▸ Task item A
In the Daklinza interaction text, what is daclatasvir stated to be a substrate of?
▸ Task item B
Transcribe the Daklinza interaction text from "4.5 Interaction with" to "efficacy of Daklinza.".

▸ Study text
• • • • • • •

4.5 Interaction with other medicinal products and other forms of interaction
Contraindications of concomitant use (see section 4.3)
Daklinza is contraindicated in combination with medicinal products that strongly induce CYP3A4 and P-gp, e.g. phenytoin, carbamazepine, oxcarbazepine, phenobarbital, rifampicin, rifabutin, rifapentine, systemic dexamethasone, and the herbal product St John's wort (Hypericum perforatum), and thus may lead to lower exposure and loss of efficacy of Daklinza.
Potential for interaction with other medicinal products
Daclatasvir is a substrate of CYP3A4 and P-gp. Strong or moderate inducers of CYP3A4 and P-gp may decrease the plasma levels and therapeutic effect of daclatasvir. Coadministration with strong inducers of CYP3A4 and P-gp is contraindicated while dose adjustment of Daklinza is recommended when coadministered with moderate inducers of CYP3A4 and P-gp (see Table 3). Strong inhibitors of CYP3A4 may increase the plasma levels of daclatasvir. Dose adjustment of Daklinza is recommended when coadministered with strong inhibitors of CYP3A4 (see Table 3). Coadministration of medicines that inhibit P-gp activity is likely to a have limited effect on daclatasvir exposure.
Daclatasvir is an inhibitor of P-gp, organic anion transporting polypeptide (OATP) 1B1, organic cation transporter (OCT)1 and breast cancer resistance protein (BCRP). Administration of Daklinza may increase systemic exposure to medicinal products that are substrates of P-gp, OATP 1B1, OCT1 or BCRP, which could increase or prolong their therapeutic effect and adverse reactions. Caution should be used if the medicinal product has a narrow therapeutic range (see Table 3).

• • • • • • •

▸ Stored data
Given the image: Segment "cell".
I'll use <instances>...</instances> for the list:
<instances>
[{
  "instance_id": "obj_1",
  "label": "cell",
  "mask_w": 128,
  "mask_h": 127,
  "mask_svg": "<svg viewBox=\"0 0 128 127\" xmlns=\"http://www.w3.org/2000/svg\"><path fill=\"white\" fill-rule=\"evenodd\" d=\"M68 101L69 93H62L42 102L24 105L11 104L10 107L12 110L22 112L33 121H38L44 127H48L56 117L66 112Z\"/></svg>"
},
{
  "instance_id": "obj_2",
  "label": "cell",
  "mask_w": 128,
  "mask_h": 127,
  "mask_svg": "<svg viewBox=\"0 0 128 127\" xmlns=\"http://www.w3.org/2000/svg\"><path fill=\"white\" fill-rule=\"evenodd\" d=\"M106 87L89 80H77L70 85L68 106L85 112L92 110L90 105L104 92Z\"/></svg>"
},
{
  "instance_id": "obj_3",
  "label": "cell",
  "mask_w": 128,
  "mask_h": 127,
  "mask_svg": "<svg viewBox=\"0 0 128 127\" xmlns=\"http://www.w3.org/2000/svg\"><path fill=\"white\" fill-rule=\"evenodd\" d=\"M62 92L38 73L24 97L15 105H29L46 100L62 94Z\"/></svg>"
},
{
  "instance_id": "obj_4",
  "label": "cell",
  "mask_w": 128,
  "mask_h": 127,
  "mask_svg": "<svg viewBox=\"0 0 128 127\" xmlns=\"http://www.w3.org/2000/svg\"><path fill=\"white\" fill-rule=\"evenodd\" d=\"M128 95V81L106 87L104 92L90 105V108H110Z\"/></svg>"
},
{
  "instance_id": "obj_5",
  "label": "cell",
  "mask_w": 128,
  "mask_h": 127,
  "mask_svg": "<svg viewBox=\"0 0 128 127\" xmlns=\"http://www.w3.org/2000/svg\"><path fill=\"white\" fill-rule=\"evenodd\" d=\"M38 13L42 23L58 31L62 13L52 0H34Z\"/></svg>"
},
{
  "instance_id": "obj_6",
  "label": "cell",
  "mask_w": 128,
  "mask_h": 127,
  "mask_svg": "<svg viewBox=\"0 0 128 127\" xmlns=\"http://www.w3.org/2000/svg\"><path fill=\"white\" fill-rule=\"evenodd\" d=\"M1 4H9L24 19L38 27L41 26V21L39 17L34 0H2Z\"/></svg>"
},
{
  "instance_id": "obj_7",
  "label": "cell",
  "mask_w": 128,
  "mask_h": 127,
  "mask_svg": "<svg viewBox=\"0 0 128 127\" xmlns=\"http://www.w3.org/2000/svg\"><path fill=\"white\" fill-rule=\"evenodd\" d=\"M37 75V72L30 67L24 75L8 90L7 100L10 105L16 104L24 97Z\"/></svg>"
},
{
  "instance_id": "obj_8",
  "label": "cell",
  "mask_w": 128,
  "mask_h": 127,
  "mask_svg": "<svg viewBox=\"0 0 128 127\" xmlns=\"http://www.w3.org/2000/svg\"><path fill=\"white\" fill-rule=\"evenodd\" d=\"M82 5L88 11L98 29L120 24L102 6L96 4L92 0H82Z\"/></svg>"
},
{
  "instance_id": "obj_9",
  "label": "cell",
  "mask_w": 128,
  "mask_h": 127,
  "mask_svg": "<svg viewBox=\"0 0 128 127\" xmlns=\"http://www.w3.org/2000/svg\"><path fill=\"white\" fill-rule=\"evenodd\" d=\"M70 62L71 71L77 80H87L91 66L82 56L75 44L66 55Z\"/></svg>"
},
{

• • • • • • •

▸ Reply A
CYP3A4 and P-gp.

▸ Reply B
4.5 Interaction with other medicinal products and other forms of interaction
Contraindications of concomitant use (see section 4.3)
Daklinza is contraindicated in combination with medicinal products that strongly induce CYP3A4 and P-gp, e.g. phenytoin, carbamazepine, oxcarbazepine, phenobarbital, rifampicin, rifabutin, rifapentine, systemic dexamethasone, and the herbal product St John's wort (Hypericum perforatum), and thus may lead to lower exposure and loss of efficacy of Daklinza.